Landry looks at Moody, sitting silently at the closest thing they have to a head of the conference table. Landry might negotiate, Landry might even run the dreamshare missions, but the final say for things like this always goes to Moody.

After a moment, they nod.

Jess grins, and for a second Landry swears that her teeth are sharp. “I’m glad you agree.”

  
  


#

  
  


Moody plans the assignments themself, as always, although Hiroto helps this time. They’ve been training her lately. Landry doesn’t think she realizes it, or if she does, maybe she doesn’t know what exactly it means, that she’s been chosen as their successor.

The team ends up split into thirds. Moody takes point on surveilling MacMillan, and Harrell takes point on the New York group. That puts Landry in charge of dream logistics, coordinating everyone. He’s used to it at this point. It’s all the usual suspects.

Except:

“I can’t be your architect,” Hiroto says apologetically. “I would, any other time, but Moody has me with them watching MacMillan.”

“Are you sure you can’t—”

“Moody said,” she repeats, and Landry just nods. “Could Ren do it?”

“Maybe,” Landry says, because it’s kinder than saying no. Ren’s not a great architect; neither is Landry, for that matter, and he doesn’t trust Jess to do this carefully. And putting aside Yaz, who’s going to be their chemist, that’s their entire team. “I’ll figure it out.”

“I don’t like that answer,” Hiroto says mildly, “but it’s your problem, not mine. Good luck.”

“Leaving already?”

“Moody wants us to get the jump on MacMillan, faster than New York does.”
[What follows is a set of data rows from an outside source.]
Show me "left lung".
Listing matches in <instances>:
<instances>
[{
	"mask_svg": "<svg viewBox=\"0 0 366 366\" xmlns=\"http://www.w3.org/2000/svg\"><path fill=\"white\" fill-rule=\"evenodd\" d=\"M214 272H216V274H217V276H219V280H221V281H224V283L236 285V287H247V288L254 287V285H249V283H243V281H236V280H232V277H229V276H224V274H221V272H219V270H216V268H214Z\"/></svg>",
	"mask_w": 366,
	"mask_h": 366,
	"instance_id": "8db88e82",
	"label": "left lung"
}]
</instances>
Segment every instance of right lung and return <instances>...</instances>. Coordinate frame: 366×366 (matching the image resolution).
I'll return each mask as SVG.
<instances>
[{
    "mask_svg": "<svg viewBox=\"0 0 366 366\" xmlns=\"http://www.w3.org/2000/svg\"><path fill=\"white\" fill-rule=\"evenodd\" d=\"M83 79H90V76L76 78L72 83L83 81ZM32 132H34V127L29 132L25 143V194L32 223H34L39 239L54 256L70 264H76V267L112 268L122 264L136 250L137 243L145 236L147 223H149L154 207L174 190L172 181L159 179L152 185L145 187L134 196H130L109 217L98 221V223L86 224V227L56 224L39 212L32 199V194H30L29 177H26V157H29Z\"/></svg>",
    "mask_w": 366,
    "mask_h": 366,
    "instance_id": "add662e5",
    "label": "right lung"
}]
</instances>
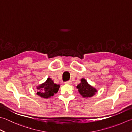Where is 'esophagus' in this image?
Instances as JSON below:
<instances>
[{"mask_svg": "<svg viewBox=\"0 0 132 132\" xmlns=\"http://www.w3.org/2000/svg\"><path fill=\"white\" fill-rule=\"evenodd\" d=\"M65 84L67 85H71L72 84V81H69L65 82Z\"/></svg>", "mask_w": 132, "mask_h": 132, "instance_id": "34e87169", "label": "esophagus"}]
</instances>
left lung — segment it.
<instances>
[{
  "label": "left lung",
  "mask_w": 132,
  "mask_h": 132,
  "mask_svg": "<svg viewBox=\"0 0 132 132\" xmlns=\"http://www.w3.org/2000/svg\"><path fill=\"white\" fill-rule=\"evenodd\" d=\"M77 89H78L80 95L85 98L92 97L98 92L97 89L89 85L85 78L81 79V82L77 86Z\"/></svg>",
  "instance_id": "left-lung-1"
}]
</instances>
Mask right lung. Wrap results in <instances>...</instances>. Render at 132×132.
<instances>
[{"label":"right lung","instance_id":"1","mask_svg":"<svg viewBox=\"0 0 132 132\" xmlns=\"http://www.w3.org/2000/svg\"><path fill=\"white\" fill-rule=\"evenodd\" d=\"M60 85L54 84L52 79L48 78L43 84L38 85L37 94L43 98H48L54 96V94L58 92Z\"/></svg>","mask_w":132,"mask_h":132}]
</instances>
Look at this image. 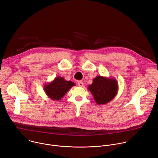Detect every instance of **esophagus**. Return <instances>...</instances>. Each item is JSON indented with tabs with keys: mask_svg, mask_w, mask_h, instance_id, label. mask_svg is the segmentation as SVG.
<instances>
[{
	"mask_svg": "<svg viewBox=\"0 0 158 158\" xmlns=\"http://www.w3.org/2000/svg\"><path fill=\"white\" fill-rule=\"evenodd\" d=\"M77 85L79 86V87H82L84 85V83L82 81H79L77 82Z\"/></svg>",
	"mask_w": 158,
	"mask_h": 158,
	"instance_id": "obj_1",
	"label": "esophagus"
}]
</instances>
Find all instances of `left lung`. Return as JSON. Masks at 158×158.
Segmentation results:
<instances>
[{
	"instance_id": "left-lung-1",
	"label": "left lung",
	"mask_w": 158,
	"mask_h": 158,
	"mask_svg": "<svg viewBox=\"0 0 158 158\" xmlns=\"http://www.w3.org/2000/svg\"><path fill=\"white\" fill-rule=\"evenodd\" d=\"M88 90L98 105L106 104L113 99L118 92V83L115 78L96 76Z\"/></svg>"
}]
</instances>
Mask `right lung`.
<instances>
[{"label": "right lung", "instance_id": "obj_1", "mask_svg": "<svg viewBox=\"0 0 158 158\" xmlns=\"http://www.w3.org/2000/svg\"><path fill=\"white\" fill-rule=\"evenodd\" d=\"M74 85H76L74 82L65 81L64 77L59 76L56 77L51 82L45 84L44 90L51 99L60 101L69 90Z\"/></svg>", "mask_w": 158, "mask_h": 158}]
</instances>
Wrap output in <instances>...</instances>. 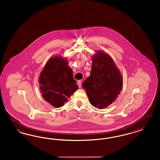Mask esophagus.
Instances as JSON below:
<instances>
[{"mask_svg": "<svg viewBox=\"0 0 160 160\" xmlns=\"http://www.w3.org/2000/svg\"><path fill=\"white\" fill-rule=\"evenodd\" d=\"M77 84H78V87L80 88L82 87V81H81V80H78V81L77 82Z\"/></svg>", "mask_w": 160, "mask_h": 160, "instance_id": "obj_1", "label": "esophagus"}]
</instances>
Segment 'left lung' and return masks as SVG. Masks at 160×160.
Wrapping results in <instances>:
<instances>
[{
	"mask_svg": "<svg viewBox=\"0 0 160 160\" xmlns=\"http://www.w3.org/2000/svg\"><path fill=\"white\" fill-rule=\"evenodd\" d=\"M92 59L91 74L82 86L92 105L102 109L113 102L119 95L123 78L113 59L106 52L98 51Z\"/></svg>",
	"mask_w": 160,
	"mask_h": 160,
	"instance_id": "left-lung-1",
	"label": "left lung"
}]
</instances>
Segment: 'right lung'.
I'll return each instance as SVG.
<instances>
[{
	"label": "right lung",
	"mask_w": 160,
	"mask_h": 160,
	"mask_svg": "<svg viewBox=\"0 0 160 160\" xmlns=\"http://www.w3.org/2000/svg\"><path fill=\"white\" fill-rule=\"evenodd\" d=\"M39 83L43 98L56 108L63 106L78 89L67 58L61 55L54 56L47 62Z\"/></svg>",
	"instance_id": "add662e5"
}]
</instances>
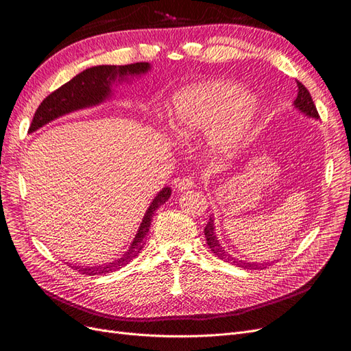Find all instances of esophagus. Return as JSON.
<instances>
[{"mask_svg": "<svg viewBox=\"0 0 351 351\" xmlns=\"http://www.w3.org/2000/svg\"><path fill=\"white\" fill-rule=\"evenodd\" d=\"M194 186V181L191 178H182L179 179L178 184H176V189L178 191H188V189H191Z\"/></svg>", "mask_w": 351, "mask_h": 351, "instance_id": "1", "label": "esophagus"}]
</instances>
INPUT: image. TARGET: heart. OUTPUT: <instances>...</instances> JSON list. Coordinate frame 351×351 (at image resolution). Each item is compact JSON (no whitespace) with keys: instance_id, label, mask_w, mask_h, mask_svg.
Masks as SVG:
<instances>
[{"instance_id":"1","label":"heart","mask_w":351,"mask_h":351,"mask_svg":"<svg viewBox=\"0 0 351 351\" xmlns=\"http://www.w3.org/2000/svg\"><path fill=\"white\" fill-rule=\"evenodd\" d=\"M257 114L256 99L225 81L188 85L169 104V128L179 141L206 134L208 153L229 158L244 147Z\"/></svg>"}]
</instances>
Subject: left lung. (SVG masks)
<instances>
[{
  "mask_svg": "<svg viewBox=\"0 0 351 351\" xmlns=\"http://www.w3.org/2000/svg\"><path fill=\"white\" fill-rule=\"evenodd\" d=\"M297 85H298V94H297V98H295V101H294V107L298 110L300 113L304 114L306 117L317 120L319 114H317L316 106H315L313 99H312V95H310V93L307 91L306 86L302 82H297ZM204 235H206V241H207L208 248L212 250L213 254L216 257H219L220 260H225V262H228V263L235 265L238 267H244V269H265L266 266H270L269 262L267 263L247 262V260L237 258V257L229 254L226 250L222 245H220V243H219V239H217L216 232H215V220H213L212 216H210L208 222H207V225L204 228Z\"/></svg>",
  "mask_w": 351,
  "mask_h": 351,
  "instance_id": "8db88e82",
  "label": "left lung"
}]
</instances>
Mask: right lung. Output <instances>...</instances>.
Here are the masks:
<instances>
[{
    "label": "right lung",
    "instance_id": "obj_1",
    "mask_svg": "<svg viewBox=\"0 0 351 351\" xmlns=\"http://www.w3.org/2000/svg\"><path fill=\"white\" fill-rule=\"evenodd\" d=\"M149 69H152L149 63H134L126 66H94L84 70V72L76 75L73 79H70L67 84L56 89L54 93H51L44 99L41 106H39L35 112L29 131L35 132L36 129L43 128L44 125L53 122V120L64 114L76 112V110L94 107L107 101V99H110L113 95V84L125 81L129 82V79L139 77L148 73ZM170 194H172V189L169 186H165L162 191L154 197L152 204L147 208L141 225L138 228V232L134 238V241L129 245L125 254L113 260V262L101 266L75 265L72 267L84 275L94 276L114 272V270L126 266L129 262H132V260L141 253L145 243V235L149 231V225H152L156 210L167 202Z\"/></svg>",
    "mask_w": 351,
    "mask_h": 351
}]
</instances>
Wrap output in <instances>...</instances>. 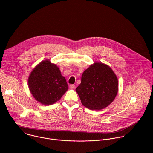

“Good luck,” Landry says. “Be careful.”

She smiles. He decides not to comment on how wan it looks.

  
  


#

  
  


Landry met Paula Turnip by sheer coincidence. He was doing a pickup for Yazmin to repair something, and he’d taken the PASIV on the bus with him.

The woman next to him had tapped him on the shoulder when he was halfway home. “Excuse me,” she’d said, polite as anything, “but you should really disguise that better. Someone might want to steal it.”

“That a threat?” Landry said, and she just smiled. “Should I worry about you?”

“Oh, always,” she replied. “I’d love a PASIV. haven’t used one in a couple years, but they’re not as common as they used to be.”

“And what exactly did you use them for?”

“Making dreams when I was bored,” she said breezily, as though the PASIV weren’t a top secret piece of military equipment, as though it were possible for a random civilian to know anything about it. “But I was a pretty good architect. Could I borrow it sometime?”

Landry snorted. “Yeah, nice try.”

Once he got back to Yaz, she told him that some essential piece of it was missing, and instead there was just a business card. And Landry was so impressed that he called her, and that was how he properly met Paula.

It turned out that her mother had dirty money of some kind — not that Landry was going to judge being involved in crime, all things considered — and that was how she knew about the PASIV. But more than that, it turned out she actually was a damn good architect. A little rough around the edges, but that was a side effect of inexperience. She funded more than one Hades op in exchange for a chance to practice with the PASIV, which Landry always supervised.

The first thing Landry says when Paula picks up the phone is, “Do you know how to shoot a gun?”

Paula laughs. “Of course, what do you take me for?”

“How do you feel about doing a job with us?”

“Like, helping out with setup? I didn’t need a gun last time I did that.”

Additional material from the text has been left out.